■ OBJECTIVE 1 ■
Read the Shipowners' Club update and decide whether each statement agrees with it: (a) the Club applied a general increase for 2025; (b) at the half year stage the Club reported a combined ratio of 99.6%; (c) the Club will drop its selective ship inspections. Answer yes or no for each and quote the words of the update that settle it.

■ TEXT EXTRACT ■
Meanwhile, claims to the International Group Pool on a calendar year basis are higher than in 2024 at the same stage of development.

Despite not applying a general increase for 2025, premium income has continued to increase albeit the impact of inflation is feeding through to overall claims costs.  

Building on growth in its membership in 2025, the Club expects to continue to see steady growth in the number of members, vessels and gross tonnage during 2026, although economic uncertainty may impact the level of growth achieved.

According to Shipowners’ Club, ongoing inflation will continue to impact claims costs and some modest increases in reinsurance costs are expected.

Furthermore, the managers -as in previous years- will also review individual members’ claims records and operational risks, applying commensurate adjustments in premiums and terms where appropriate.

This may include adjustments to deductible levels, the Shipowners’ Club said, adding that its policy of applying selective ship inspections and management audits will also remain.

At the half year stage, the Club reported a combined ratio of 99.6%, with an underwriting surplus of $0.6m, compared with 95.8% and $5.4m at the same stage of the prior year.

The Shipowners’ Club is a mutual insurance association. It offers protection & indemnity (P&I), legal costs cover and associated insurances to small and specialist vessel owners, operators and charterers around the world.

■ RECORD LIST ■
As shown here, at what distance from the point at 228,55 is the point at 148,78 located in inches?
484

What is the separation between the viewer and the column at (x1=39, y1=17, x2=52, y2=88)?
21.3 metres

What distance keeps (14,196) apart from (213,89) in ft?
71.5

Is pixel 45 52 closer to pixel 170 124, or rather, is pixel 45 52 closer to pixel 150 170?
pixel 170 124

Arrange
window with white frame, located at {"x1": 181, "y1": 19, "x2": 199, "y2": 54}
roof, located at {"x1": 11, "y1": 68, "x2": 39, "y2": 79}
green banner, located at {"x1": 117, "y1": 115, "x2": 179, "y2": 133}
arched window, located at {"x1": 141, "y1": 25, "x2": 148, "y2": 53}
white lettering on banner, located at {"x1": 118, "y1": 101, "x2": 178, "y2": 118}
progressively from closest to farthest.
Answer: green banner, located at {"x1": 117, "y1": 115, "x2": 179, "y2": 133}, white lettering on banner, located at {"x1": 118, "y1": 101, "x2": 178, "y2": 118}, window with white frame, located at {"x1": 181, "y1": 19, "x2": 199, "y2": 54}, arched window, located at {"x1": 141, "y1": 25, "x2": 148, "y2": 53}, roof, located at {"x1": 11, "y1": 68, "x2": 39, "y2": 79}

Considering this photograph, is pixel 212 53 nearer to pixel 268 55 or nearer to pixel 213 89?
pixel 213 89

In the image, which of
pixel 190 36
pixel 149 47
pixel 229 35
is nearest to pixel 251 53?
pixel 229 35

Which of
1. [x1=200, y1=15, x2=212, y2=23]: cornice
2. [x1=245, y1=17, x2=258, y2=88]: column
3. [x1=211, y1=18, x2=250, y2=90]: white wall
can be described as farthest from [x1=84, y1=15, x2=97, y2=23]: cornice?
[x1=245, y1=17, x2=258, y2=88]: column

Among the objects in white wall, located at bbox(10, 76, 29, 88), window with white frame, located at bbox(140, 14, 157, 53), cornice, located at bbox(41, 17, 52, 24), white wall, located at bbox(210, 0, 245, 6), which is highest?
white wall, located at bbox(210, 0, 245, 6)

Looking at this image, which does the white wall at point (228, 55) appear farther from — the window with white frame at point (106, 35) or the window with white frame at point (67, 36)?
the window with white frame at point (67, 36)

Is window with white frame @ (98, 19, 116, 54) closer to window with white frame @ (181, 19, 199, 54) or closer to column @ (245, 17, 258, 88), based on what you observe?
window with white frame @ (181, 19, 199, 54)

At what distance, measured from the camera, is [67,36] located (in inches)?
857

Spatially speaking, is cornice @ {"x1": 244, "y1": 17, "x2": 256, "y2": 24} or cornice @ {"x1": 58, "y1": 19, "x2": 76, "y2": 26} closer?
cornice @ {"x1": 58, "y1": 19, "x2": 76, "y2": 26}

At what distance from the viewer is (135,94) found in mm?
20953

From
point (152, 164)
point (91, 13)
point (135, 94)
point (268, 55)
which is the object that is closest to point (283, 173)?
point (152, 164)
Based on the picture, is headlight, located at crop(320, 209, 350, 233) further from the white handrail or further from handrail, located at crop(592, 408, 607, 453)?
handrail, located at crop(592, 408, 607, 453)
...
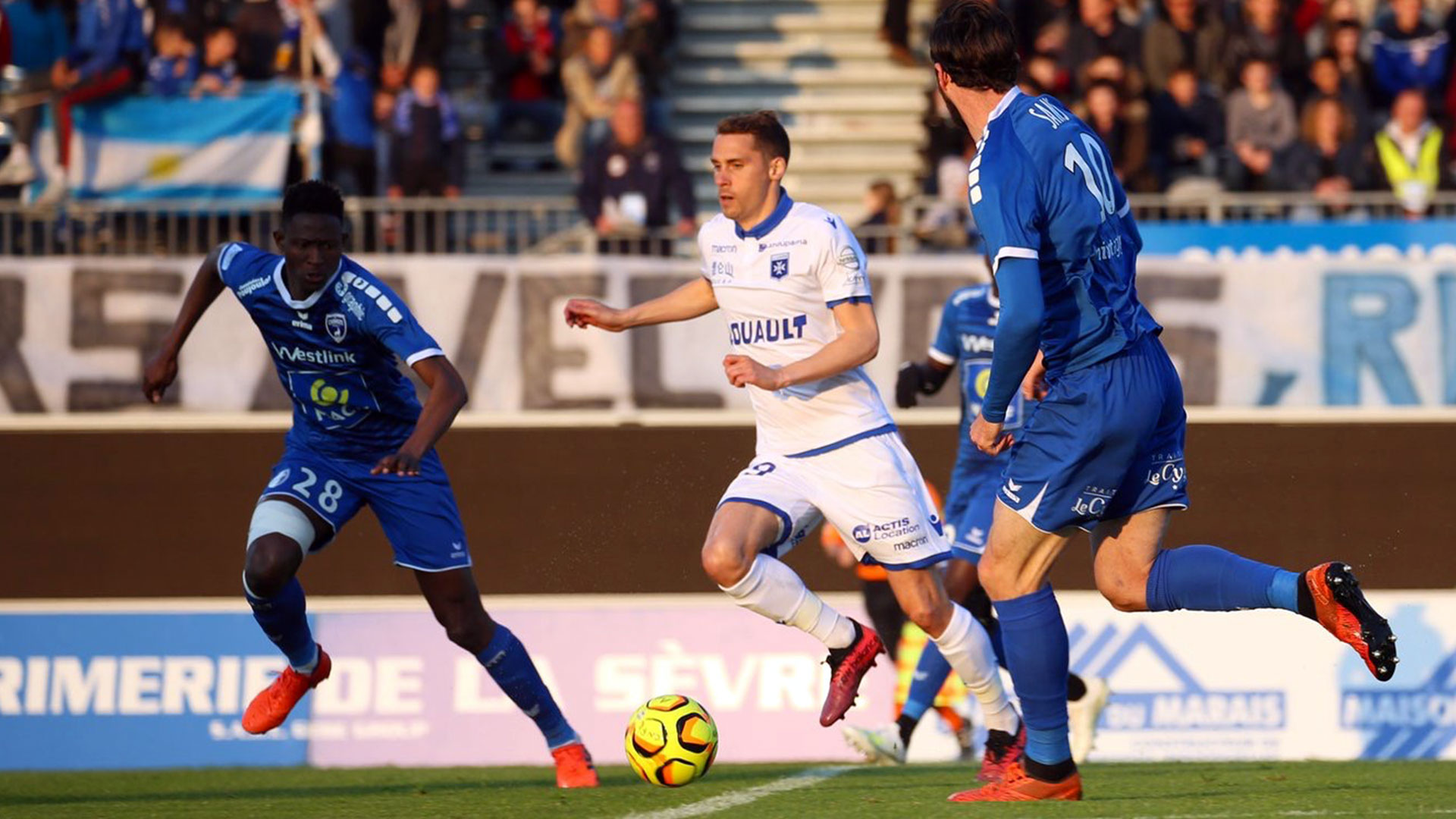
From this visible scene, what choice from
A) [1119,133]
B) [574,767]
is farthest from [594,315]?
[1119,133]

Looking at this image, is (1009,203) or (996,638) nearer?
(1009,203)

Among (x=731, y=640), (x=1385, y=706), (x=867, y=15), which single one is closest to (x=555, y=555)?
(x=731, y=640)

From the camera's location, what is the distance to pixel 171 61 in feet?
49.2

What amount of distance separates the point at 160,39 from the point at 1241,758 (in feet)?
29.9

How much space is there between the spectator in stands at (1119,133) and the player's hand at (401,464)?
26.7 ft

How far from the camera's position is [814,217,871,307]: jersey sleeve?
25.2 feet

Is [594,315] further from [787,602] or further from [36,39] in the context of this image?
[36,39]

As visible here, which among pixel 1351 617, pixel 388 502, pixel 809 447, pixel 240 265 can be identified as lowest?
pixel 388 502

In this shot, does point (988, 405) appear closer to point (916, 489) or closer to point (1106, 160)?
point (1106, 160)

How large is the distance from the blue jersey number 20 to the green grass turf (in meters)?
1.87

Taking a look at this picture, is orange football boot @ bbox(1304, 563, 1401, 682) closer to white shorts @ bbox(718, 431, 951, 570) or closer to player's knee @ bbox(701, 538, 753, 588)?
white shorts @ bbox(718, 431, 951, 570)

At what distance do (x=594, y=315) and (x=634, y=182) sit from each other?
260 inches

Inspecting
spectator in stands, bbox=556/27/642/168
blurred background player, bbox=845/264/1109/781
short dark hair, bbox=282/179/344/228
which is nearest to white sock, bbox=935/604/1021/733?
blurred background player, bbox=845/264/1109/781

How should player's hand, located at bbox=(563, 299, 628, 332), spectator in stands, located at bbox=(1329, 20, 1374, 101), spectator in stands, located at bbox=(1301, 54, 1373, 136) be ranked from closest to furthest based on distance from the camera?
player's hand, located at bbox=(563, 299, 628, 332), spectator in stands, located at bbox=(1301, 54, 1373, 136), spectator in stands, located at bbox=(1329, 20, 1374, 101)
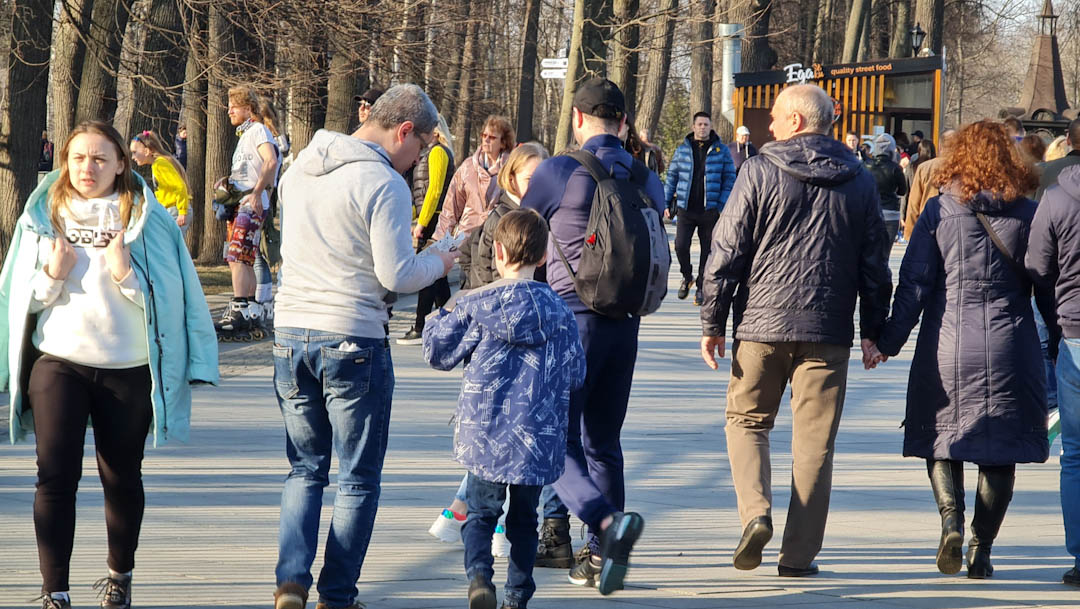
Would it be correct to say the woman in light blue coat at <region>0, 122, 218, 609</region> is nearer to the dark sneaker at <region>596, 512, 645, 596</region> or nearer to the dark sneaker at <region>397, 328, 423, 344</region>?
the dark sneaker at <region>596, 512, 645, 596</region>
==
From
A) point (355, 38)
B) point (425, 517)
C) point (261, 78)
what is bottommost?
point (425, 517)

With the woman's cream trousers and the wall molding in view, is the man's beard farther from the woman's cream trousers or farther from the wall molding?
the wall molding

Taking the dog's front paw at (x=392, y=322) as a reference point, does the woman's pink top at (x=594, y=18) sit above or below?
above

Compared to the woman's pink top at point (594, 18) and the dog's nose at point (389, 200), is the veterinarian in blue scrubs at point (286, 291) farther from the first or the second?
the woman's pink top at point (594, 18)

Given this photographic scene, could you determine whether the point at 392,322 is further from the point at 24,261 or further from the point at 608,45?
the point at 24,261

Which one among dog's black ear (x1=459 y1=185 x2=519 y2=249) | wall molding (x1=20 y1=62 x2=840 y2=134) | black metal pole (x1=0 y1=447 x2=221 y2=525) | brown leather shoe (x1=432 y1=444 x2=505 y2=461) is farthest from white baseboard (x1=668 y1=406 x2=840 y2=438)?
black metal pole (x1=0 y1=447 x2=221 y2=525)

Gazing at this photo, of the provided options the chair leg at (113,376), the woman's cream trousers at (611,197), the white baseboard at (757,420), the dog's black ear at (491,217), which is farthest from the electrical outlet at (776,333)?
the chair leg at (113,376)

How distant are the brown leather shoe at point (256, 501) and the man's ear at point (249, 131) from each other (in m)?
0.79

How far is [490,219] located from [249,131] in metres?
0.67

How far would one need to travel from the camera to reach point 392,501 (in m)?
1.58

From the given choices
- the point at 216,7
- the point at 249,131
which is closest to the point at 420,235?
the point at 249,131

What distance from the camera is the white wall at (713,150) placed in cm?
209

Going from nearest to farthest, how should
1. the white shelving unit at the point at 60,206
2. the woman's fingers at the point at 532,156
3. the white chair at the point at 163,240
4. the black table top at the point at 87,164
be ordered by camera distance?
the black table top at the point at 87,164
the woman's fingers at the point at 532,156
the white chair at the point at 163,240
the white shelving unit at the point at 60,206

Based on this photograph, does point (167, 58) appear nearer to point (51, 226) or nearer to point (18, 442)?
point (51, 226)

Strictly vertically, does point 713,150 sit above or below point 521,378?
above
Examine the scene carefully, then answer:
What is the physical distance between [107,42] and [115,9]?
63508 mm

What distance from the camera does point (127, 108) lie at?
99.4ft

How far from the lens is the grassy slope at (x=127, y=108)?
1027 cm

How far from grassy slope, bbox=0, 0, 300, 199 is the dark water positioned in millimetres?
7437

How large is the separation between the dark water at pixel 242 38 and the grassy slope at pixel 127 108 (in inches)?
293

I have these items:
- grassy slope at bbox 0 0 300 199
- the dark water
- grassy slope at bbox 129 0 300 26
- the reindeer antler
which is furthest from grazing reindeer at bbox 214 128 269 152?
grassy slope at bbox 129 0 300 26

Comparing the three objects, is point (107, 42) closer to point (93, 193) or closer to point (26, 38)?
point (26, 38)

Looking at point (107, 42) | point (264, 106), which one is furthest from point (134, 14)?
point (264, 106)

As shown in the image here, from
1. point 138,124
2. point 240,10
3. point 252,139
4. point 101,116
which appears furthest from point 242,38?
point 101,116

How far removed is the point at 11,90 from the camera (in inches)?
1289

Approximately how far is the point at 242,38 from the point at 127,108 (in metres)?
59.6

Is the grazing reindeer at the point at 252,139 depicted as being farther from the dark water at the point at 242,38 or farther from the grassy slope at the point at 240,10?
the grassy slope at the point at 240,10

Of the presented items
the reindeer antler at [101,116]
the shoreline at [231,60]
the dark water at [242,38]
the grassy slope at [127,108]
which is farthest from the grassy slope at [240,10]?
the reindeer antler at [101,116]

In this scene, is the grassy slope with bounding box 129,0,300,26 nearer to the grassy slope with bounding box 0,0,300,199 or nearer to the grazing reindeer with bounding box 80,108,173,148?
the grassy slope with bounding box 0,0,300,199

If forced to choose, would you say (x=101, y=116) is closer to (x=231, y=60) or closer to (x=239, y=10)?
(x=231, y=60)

■ OBJECTIVE 2 ■
Extract every line of the entries that contains the string "jersey", treating uppercase and lowercase as different.

■ TASK RESULT 1 ■
(a) No: "Despite not applying a general increase for 2025"
(b) Yes: "At the half year stage, the Club reported a combined ratio of 99.6%"
(c) No: "its policy of applying selective ship inspections and management audits will also remain"

■ TASK RESULT 2 ■
How far from the camera's position is [814,217,871,307]: jersey sleeve?
How large is the distance from the blue jersey number 20 to the green grass turf (in meters)?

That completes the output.